Consider we have a data package:
const DESCRIPTOR = {
'resources': [
{
'name': 'teams',
'data': [
['id', 'name', 'city'],
['1', 'Arsenal', 'London'],
['2', 'Real', 'Madrid'],
['3', 'Bayern', 'Munich'],
],
'schema': {
'fields': [
{'name': 'id', 'type': 'integer'},
{'name': 'name', 'type': 'string'},
{'name': 'city', 'type': 'string'},
],
'foreignKeys': [
{
'fields': 'city',
'reference': {'resource': 'cities', 'fields': 'name'},
},
],
},
}, {
'name': 'cities',
'data': [
['name', 'country'],
['London', 'England'],
['Madrid', 'Spain'],
],
},
],
}
Let's check relations for a teams
resource:
const {Package} = require('datapackage')
const package = await Package.load(DESCRIPTOR)
teams = package.getResource('teams')
await teams.checkRelations()
// tableschema.exceptions.RelationError: Foreign key "['city']" violation in row "4"

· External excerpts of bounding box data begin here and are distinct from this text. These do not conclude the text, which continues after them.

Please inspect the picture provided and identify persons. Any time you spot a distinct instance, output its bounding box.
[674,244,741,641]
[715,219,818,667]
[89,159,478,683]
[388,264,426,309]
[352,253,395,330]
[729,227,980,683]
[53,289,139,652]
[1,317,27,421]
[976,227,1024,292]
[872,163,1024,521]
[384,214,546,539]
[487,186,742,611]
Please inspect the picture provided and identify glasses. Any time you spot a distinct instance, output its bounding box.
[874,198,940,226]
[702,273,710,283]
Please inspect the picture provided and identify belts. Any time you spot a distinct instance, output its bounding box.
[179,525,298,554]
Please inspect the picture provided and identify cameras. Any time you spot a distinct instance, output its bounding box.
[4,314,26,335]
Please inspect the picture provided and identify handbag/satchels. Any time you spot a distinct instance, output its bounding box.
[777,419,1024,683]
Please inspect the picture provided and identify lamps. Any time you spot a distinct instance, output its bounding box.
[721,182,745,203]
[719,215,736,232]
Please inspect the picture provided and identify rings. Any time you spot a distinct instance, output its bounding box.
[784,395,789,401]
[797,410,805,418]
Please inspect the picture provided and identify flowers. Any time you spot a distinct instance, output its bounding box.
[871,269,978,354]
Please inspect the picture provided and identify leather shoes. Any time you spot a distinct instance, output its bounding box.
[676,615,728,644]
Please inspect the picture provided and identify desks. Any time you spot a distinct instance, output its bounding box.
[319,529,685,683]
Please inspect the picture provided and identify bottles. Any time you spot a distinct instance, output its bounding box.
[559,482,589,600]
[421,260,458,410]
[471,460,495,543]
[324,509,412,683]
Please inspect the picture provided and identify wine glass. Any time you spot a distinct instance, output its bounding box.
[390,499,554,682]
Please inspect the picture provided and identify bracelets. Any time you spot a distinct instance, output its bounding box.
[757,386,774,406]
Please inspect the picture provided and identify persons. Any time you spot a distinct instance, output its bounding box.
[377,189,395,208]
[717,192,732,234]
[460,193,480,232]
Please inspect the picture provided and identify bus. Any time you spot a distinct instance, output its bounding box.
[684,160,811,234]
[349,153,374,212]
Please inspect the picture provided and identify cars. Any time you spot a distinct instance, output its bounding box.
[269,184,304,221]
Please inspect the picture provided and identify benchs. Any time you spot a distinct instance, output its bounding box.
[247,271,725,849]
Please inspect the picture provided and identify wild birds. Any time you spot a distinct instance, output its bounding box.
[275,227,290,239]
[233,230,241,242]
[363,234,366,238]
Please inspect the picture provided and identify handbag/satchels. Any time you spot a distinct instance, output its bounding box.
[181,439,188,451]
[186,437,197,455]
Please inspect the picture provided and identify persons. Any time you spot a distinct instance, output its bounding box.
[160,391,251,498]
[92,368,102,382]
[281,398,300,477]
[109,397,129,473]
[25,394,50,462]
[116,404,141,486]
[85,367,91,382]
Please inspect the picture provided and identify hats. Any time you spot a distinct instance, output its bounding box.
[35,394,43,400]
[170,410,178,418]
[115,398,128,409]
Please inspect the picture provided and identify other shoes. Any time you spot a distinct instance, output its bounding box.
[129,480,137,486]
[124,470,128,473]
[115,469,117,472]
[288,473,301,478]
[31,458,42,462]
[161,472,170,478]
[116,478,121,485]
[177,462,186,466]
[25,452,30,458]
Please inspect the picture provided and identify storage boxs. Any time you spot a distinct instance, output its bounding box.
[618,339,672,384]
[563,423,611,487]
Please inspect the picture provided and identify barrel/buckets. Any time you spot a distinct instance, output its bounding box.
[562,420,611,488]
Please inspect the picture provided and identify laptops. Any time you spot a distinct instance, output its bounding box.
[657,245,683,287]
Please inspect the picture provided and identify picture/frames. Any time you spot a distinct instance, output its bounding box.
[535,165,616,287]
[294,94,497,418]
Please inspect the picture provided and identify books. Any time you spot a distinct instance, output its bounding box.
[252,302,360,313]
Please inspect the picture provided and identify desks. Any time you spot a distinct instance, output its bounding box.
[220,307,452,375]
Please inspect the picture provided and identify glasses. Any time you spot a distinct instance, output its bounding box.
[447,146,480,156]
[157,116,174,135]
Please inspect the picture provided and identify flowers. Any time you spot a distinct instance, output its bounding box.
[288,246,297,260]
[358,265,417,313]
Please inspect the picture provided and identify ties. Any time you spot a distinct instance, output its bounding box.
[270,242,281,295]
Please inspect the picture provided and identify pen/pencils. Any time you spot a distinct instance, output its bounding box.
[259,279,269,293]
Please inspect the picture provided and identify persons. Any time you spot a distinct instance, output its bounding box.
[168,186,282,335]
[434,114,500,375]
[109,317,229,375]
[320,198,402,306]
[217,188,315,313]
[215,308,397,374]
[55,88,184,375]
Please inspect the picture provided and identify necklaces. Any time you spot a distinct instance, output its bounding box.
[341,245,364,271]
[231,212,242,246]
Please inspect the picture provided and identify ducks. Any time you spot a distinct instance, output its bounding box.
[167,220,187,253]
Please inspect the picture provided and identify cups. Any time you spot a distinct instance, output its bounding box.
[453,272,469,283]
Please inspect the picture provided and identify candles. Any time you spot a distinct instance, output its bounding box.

As we could see there is a foreign key violation. That's because our lookup table cities
doesn't have a city of Munich
but we have a team from there. We need to fix it in cities
resource:
package.descriptor['resources'][1]['data'].push(['Munich', 'Germany'])
package.commit()
teams = package.getResource('teams')
await teams.checkRelations()
// True
Fixed! But not only a check operation is available. We could use relations
argument for resource.iter/read
methods to dereference a resource relations:
await teams.read({keyed: true, relations: true})
//[{'id': 1, 'name': 'Arsenal', 'city': {'name': 'London', 'country': 'England}},
// {'id': 2, 'name': 'Real', 'city': {'name': 'Madrid', 'country': 'Spain}},
// {'id': 3, 'name': 'Bayern', 'city': {'name': 'Munich', 'country': 'Germany}}]
Instead of plain city name we've got a dictionary containing a city data. These resource.iter/read
methods will fail with the same as resource.check_relations
error if there is an integrity issue. But only if relations: true
flag is passed.
1.3.7. Errors
errors.DataPackageError
Base class for the all library errors. If there are more than one error you could get an additional information from the error object:
try {
// some lib action
} catch (error) {
console.log(error) // you have N cast errors (see error.errors)
if (error.multiple) {
for (const error of error.errors) {
console.log(error) // cast error M is ...
}
}
}
1.4. Contributing
The project follows the Open Knowledge International coding standards. There are common commands to work with the project:
$ npm install
$ npm run test
$ npm run build
1.5. Changelog
Here described only breaking and the most important changes. The full changelog and documentation for all released versions could be found in nicely formatted commit history.
1.5.1. v1.0
This version includes various big changes. A migration guide is under development and will be published here.
1.5.2. v0.8
First stable version of the library.